*Your instructions*. Which lines of the records below contain the word "Previous"? Show each one.

*Materials provided*.
Segment Open
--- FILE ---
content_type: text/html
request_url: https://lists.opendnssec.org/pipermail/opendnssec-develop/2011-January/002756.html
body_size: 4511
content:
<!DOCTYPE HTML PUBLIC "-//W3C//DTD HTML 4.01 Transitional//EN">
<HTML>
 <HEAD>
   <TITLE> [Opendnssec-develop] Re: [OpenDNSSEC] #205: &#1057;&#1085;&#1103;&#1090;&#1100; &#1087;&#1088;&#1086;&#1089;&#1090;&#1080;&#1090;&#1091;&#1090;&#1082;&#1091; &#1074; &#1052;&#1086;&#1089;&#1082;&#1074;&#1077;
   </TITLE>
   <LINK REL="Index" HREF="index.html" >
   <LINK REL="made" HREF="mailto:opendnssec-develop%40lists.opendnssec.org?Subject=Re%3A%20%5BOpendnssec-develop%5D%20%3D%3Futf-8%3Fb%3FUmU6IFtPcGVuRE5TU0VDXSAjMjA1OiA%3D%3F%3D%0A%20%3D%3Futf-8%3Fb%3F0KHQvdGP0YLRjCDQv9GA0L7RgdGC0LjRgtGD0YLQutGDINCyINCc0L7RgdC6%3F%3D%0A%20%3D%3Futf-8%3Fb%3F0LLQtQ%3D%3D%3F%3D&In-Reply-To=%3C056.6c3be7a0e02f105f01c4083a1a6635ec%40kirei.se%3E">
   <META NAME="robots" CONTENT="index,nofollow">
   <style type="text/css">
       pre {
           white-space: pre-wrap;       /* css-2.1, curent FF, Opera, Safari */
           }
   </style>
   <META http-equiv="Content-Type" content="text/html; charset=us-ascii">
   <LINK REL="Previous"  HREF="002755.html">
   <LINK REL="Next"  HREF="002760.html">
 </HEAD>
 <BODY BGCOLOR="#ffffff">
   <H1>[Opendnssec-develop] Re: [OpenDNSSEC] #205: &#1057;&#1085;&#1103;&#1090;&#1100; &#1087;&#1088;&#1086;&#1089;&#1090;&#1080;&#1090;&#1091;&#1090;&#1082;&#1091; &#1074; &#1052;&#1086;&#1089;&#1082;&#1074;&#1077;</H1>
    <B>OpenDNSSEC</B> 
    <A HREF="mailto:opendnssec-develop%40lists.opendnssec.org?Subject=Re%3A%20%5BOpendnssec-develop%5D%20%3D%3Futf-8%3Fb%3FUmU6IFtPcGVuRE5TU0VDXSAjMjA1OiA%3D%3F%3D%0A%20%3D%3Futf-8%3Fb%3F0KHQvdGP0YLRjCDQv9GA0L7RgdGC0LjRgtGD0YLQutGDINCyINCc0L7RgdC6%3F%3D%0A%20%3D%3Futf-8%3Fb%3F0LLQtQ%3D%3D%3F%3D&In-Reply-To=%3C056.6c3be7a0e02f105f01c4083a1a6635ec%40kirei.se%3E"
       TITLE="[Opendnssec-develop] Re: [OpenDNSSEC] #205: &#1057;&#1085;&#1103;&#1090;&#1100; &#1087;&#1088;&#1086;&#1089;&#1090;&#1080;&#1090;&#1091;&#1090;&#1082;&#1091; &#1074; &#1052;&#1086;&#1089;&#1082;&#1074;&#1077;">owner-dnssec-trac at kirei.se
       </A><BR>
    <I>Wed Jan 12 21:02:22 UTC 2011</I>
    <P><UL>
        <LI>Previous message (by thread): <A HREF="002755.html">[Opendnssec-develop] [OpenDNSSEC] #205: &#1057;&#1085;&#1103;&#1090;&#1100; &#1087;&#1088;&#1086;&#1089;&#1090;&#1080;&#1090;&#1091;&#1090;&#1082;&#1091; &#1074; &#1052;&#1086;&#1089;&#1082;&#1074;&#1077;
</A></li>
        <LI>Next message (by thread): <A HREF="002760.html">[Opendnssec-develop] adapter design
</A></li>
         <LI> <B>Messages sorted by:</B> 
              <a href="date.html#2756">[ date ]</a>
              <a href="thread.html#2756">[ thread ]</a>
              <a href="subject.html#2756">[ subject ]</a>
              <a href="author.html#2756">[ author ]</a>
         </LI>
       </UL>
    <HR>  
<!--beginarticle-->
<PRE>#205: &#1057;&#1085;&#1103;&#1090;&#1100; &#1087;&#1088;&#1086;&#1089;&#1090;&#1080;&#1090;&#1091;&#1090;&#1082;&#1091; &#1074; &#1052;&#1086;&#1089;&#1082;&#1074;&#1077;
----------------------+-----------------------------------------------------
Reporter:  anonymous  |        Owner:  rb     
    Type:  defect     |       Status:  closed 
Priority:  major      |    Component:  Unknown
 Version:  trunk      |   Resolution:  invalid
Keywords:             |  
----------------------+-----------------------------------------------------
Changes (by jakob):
Segment Closed
*Output of the exercise*.
   <LINK REL="Previous"  HREF="002755.html">
        <LI>Previous message (by thread): <A HREF="002755.html">[Opendnssec-develop] [OpenDNSSEC] #205: &#1057;&#1085;&#1103;&#1090;&#1100; &#1087;&#1088;&#1086;&#1089;&#1090;&#1080;&#1090;&#1091;&#1090;&#1082;&#1091; &#1074; &#1052;&#1086;&#1089;&#1082;&#1074;&#1077;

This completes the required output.